The major categories of disability types are:
Visual: Blindness, low vision, colour-blindness
Hearing: Deafness and hard-of-hearing
Motor: Inability to use a mouse, slow response time, limited fine motor control
Cognitive: Learning disabilities, distractibility, inability to remember or focus on large amounts of information
If we truly want to be inclusive we must make Accessibility part of our design brief for all our products be they digital or physical. What I really like about this is that when we design for people with impairments, it helps all of us — user without impairments also benefit. One example would be if we make low contrast text, high contrast, we all benefit from an improved experience.
Let’s go further and think about what it takes to design a great user experience for everyone. We can aim to reverse the equation from one that ends in a barrier to one that includes everyone.
Design + Accessibility = Inclusive Design
A universal web is designed for all, inclusive of geography, language, and culture. It’s a place that is available for people of all abilities, aptitudes, and attitudes. In short, design has the power to not only remove barriers but also not to create them in the first place. The terms universal design, inclusive design, barrier-free design, human-centred design, and design-for-all are all concepts that strive toward a common goal: to make the user experience the first concern in making design decisions and to expand the description of users to include a wide range of human ability.
Design Thinking: Design thinking is an approach to problem solving popularized by Tim Brown from the design firm IDEO. It’s based on the idea that the types of thinking and methods behind what we call user experience design benefit all types of decision making processes. Applying design thinking broadly to our challenges and opportunities will produce more successful outcomes.
To conclude, for our products and services to be inclusive we need to embrace Design Thinking. Thinking like a designer can transform the way we develop our products, services, processes — and even strategy. The philosophy behind design thinking goes something like this: If you think about technology, you get technological products that don’t meet human needs. But if you think more broadly — about the social environment the product will be used in and the people in that setting — you will get products that are truly designed for people. This holistic approach to product creation is now championed by IBM as this inspiring 2.5 min. clip: “Inclusion by Design”. This video was published on July 15, 2015. “IBM has made accessibility an integral function of its design thinking, helping designers develop a real empathy for users and a deeper understanding of how physical, cognitive and situational disabilities affect the use of a product” (Notice the nice Video Captioning).

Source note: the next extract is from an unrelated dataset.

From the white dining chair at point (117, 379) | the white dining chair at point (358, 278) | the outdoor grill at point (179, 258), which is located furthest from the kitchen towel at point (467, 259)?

Accessible design also helps with creating a positive image, which will set us apart (put us ahead) of our competitors. Creating a website that welcomes everyone, regardless of how they access our site, is a good thing for our brand. Web accessibility is a social issue and it’s not going away. Even for people without a disability, being known for “doing the right thing” is good for our brand strength.
Thank you for taking the time to read this.